WORK TO COMPLETE: Sort through the listing below and keep each line with the word "mistakes". Copy those.

SUPPLIED RECORDS:

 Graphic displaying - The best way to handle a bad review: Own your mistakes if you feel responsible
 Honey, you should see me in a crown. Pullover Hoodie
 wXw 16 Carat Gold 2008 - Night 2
--
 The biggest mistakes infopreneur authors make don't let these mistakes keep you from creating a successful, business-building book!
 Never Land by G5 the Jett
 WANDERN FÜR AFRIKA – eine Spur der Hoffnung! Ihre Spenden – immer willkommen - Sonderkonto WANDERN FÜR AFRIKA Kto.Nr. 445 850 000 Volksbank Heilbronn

OUTPUT OF THE TASK:
 Graphic displaying - The best way to handle a bad review: Own your mistakes if you feel responsible
 The biggest mistakes infopreneur authors make don't let these mistakes keep you from creating a successful, business-building book!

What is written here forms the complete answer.